SOURCE EXCERPT
In October 2025, the Bitcoin network quietly completed a leap in capability.

The Bitcoin network once again proved its strong vitality and appeal. As of October 20, 2025, the Bitcoin hash rate soared to a historic high of 1,161 EH/s, breaking all previous records. The subsequent mining difficulty adjustment pushed it to an all-time high of over 150T.

Despite recent fluctuations in Bitcoin's price, which dropped from $121,000 to below $105,000 in October, miners seem undeterred, instead increasing their investments, demonstrating a firm confidence in the long-term value.

1. The 150T Era: The End and Beginning of the Computing Power Race

The peak computing power of 1,161 EH/s signifies much more than a record-breaking number. It represents the establishment of a global, uninterrupted computing power engine. This engine, with computational capabilities thousands of times greater than the total of all global supercomputers, safeguards this distributed ledger, making the cost of attack prohibitively high for any rational entity.

The achievement of this milestone is built on several key pillars:

Breakthroughs in mining machine technology: By 2025, mining machines with 3-nanometer and more advanced processes have become the absolute mainstay. Their energy efficiency is generally below 20J/TH, meaning that under the same power, their computational output grows exponentially.

GIVEN DATA
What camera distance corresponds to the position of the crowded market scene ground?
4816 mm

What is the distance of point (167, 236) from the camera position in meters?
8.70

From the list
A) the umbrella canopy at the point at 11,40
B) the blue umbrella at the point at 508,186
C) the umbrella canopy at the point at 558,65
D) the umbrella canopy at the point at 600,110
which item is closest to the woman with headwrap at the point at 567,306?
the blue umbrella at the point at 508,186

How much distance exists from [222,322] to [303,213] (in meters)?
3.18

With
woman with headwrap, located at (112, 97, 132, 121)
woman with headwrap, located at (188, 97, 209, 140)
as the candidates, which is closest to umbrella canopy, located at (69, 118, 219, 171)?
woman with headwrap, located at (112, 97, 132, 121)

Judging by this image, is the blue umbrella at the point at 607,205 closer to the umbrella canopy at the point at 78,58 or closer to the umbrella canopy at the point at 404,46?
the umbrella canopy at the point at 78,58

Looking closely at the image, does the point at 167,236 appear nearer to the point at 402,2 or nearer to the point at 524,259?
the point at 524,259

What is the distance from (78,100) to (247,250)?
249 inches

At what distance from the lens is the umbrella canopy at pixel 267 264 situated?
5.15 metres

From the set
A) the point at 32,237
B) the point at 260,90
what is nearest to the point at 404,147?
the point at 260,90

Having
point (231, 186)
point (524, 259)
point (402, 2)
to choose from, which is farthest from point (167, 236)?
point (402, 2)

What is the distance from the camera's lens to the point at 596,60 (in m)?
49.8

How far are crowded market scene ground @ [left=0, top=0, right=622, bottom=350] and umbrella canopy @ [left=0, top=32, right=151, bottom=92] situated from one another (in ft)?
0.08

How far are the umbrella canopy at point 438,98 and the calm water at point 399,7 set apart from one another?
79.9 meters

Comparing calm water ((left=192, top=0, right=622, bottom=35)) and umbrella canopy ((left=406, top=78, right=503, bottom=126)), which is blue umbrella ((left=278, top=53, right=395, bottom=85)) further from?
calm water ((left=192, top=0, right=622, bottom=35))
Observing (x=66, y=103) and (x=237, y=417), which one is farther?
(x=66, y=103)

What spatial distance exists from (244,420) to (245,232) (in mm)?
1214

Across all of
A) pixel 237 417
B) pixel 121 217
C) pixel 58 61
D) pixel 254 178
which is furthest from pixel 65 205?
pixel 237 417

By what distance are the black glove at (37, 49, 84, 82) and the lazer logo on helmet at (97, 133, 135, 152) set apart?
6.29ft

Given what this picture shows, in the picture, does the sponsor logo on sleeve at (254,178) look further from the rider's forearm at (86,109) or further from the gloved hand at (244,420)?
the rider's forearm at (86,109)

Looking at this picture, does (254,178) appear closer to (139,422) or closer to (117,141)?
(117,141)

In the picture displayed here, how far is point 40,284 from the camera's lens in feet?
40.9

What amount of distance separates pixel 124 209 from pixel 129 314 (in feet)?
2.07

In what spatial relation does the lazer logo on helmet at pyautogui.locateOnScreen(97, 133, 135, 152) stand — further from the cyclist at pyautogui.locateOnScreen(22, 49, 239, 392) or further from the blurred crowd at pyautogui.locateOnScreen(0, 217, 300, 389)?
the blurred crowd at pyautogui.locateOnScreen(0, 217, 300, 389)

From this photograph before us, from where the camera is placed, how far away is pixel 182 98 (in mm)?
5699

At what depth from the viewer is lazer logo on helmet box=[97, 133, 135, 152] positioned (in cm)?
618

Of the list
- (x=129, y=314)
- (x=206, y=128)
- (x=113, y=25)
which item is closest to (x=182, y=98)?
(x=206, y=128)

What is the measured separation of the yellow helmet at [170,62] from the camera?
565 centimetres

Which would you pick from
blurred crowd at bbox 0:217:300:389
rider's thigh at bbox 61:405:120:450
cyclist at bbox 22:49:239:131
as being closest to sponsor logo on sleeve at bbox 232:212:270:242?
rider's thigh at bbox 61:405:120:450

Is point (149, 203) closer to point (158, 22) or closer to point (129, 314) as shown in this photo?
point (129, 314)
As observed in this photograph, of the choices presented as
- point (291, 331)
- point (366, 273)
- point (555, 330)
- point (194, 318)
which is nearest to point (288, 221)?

TASKS TO COMPLETE
A: Summarize the excerpt on Bitcoin's hash rate in two sentences.
B: State whether each statement agrees with the excerpt on Bitcoin's hash rate, answering yes or no and quoting the deciding words: (i) The hash rate reached 1,161 EH/s as of October 20, 2025. (ii) Miners reduced their investments after the October price decline. (iii) Mainstream mining machines in 2025 generally have energy efficiency above 20J/TH.
C: Carry on with the excerpt on Bitcoin's hash rate from the point at which it stops.
The entries above come from a different source than the Bitcoin hash rate excerpt.

EXERCISE RESULTS
A: In October 2025 the Bitcoin hash rate reached a record 1,161 EH/s, and the subsequent difficulty adjustment raised mining difficulty above 150T, even though the price fell from $121,000 to below $105,000. The excerpt presents this computing power as making an attack on the ledger prohibitively costly and attributes the milestone partly to mining machines built on 3-nanometer and more advanced processes, with energy efficiency generally below 20J/TH.

B:
(i) Yes: "As of October 20, 2025, the Bitcoin hash rate soared to a historic high of 1,161 EH/s"
(ii) No: "miners seem undeterred, instead increasing their investments"
(iii) No: "Their energy efficiency is generally below 20J/TH"

C:
Refined operations of global energy arbitrage: Mining has become a key force in balancing the global energy market. From associated natural gas in the Middle East, wind power in North America, to hydropower in Siberia, previously wasted marginal energy is efficiently capitalized, transforming into irreplaceable digital assets.

A firm belief in long-term value: Miners are the most steadfast bulls in the Bitcoin world. They invest hundreds of millions based on strong expectations of Bitcoin's value in the coming years. The current level of computing power is the most intuitive physical manifestation of this belief.

However, the most ingenious design of the Bitcoin network—the difficulty adjustment mechanism—immediately responded to this. At the beginning of October, the network difficulty was raised to over 150 T. What does this number mean? Simply put, the amount of computation required to mine a block has increased by over 20 billion times compared to the early days of Bitcoin. It's like a marathon where all participants are constantly accelerating, and the organizers must continuously extend the track to ensure that the winner is always produced in about 10 minutes.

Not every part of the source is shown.